The reviewer might as well do the keying too if all the records are as badly filled in as the ones I have just done!!!!

This system will take forever.

I’m sorry but I don’t think this is going to work. The records are taking to long to arbitrate.

We are looking into the error message that appears during the “Match Record” process. In the mean time please focus you’re testing on the Pennsylvania Naturalization Originals which does not seem to have the problem.

We appreciate your willingness to work through these issues with us as we conduct this test.

The reason the city directories are crashing is More than 100 records per image. It would happen on the other sets given the right number of records in an image. I’m disappointed that no one found out in the several weeks this project lived “In-house” only. It really was (and still is) stuck in the “in processing” section of the dashboard, just waiting for someone notice; has been there for weeks.

The reason the directories are “badly” keyed is that the test data was pulled from early on. When the rules were different. Mainly that spouses were not keyed (and ads were). In short you can expect the vast majority of these to be missing spouses. Which works out to about 30-40% of the records. These indices would have been acceptable, and preferred when originally submitted. But not now.
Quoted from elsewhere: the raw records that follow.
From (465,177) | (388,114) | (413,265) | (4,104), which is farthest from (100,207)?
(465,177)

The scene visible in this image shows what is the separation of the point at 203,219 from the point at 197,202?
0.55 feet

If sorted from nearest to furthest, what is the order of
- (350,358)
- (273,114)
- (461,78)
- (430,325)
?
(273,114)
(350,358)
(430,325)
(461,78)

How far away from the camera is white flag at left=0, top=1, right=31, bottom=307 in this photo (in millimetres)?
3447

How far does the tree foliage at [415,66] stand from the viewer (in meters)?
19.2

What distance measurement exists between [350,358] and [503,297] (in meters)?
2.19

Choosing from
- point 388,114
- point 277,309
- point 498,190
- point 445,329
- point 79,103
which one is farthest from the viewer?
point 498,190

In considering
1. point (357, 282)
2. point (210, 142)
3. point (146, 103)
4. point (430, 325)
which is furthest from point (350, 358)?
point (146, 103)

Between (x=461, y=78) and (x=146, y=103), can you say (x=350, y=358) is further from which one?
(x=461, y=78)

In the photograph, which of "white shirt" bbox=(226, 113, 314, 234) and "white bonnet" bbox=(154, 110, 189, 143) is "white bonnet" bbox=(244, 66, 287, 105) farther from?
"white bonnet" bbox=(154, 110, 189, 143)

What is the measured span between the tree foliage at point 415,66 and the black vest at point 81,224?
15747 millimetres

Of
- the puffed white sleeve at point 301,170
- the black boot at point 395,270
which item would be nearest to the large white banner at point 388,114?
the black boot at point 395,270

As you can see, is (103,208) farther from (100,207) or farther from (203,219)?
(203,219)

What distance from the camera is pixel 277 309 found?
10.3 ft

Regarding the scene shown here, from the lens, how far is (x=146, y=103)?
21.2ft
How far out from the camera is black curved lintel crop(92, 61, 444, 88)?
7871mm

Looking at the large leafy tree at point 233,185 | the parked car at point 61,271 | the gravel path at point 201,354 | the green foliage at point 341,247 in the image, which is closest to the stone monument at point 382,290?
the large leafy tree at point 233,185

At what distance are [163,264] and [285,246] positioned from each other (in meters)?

The silver lining: we have an opportunity to add back spouses in a section that was missing them. The tarnish on the silver lining is this is either going to mean a lot of work in Review mode, or a lot of rejects, and 100% rekeys.

When they fix the tool, its slightly less overall work to add the spouses. However, I feel that rejection is also perfectly acceptable for these.

Further disappointed that this was either not tested with the update (1.1.0.69) Or that, if it was, that the release of said update was not postponed pending resolution of this quite serious issue.

Every time you push the new version, a small group has problems with it. And a flood of support calls. So why go through it twice in rapid succession?

I too have found a lot of keyed records where only the name has been entered for Pennysylvania Immigration records. Obviously some lazy person who is trying to get their number of keyed records higher the easy slovenly way. About time there was feedback to such keyers. Name and shame them.
If the new method of arbitration is introduced I will not take part

I find the new system may actually improve the accuracy of arbitrating, as it requires me to look at each section, which ensures I don’t miss anything. With the previous system, it can be a little too easy for some people to miss errors, especially when both keyers make the same error, and the system doesn’t flag it. With the new system, nothing is in the final box until you actually put it there, so things can’t just slip through.

I am opposed to the simple review.

It is sometimes helpful to have a “second opinion.” And one of the two usually has the correct entry, so keying is not required. There would be no one to correct my keying, which isn’t too serious with the occasional entry but could become a problem if many fields have to be keyed.

I have my keying tool set to review every record, so the new system would change nothing there.

Please don’t change from the arbitrated 2-keyer system.

The only cases were this is doable are typed documents with only a single record. I have been arbitrating post returns and this would be a nightmare. Comparing the two keyers is a very useful tool to insure all the names are entered. And then there is the spelling problem with handwritten records.

I’m thinking the practical limit will be under 10 records per image. I’ve rarely found a city directory with zero missing records. Even with excellent keyers, it’s just too easy to miss one record in 70 or so.

I do not understand why they re-released the Jacksonville project before they fixed the tool. What’s been going on at WAP lately?!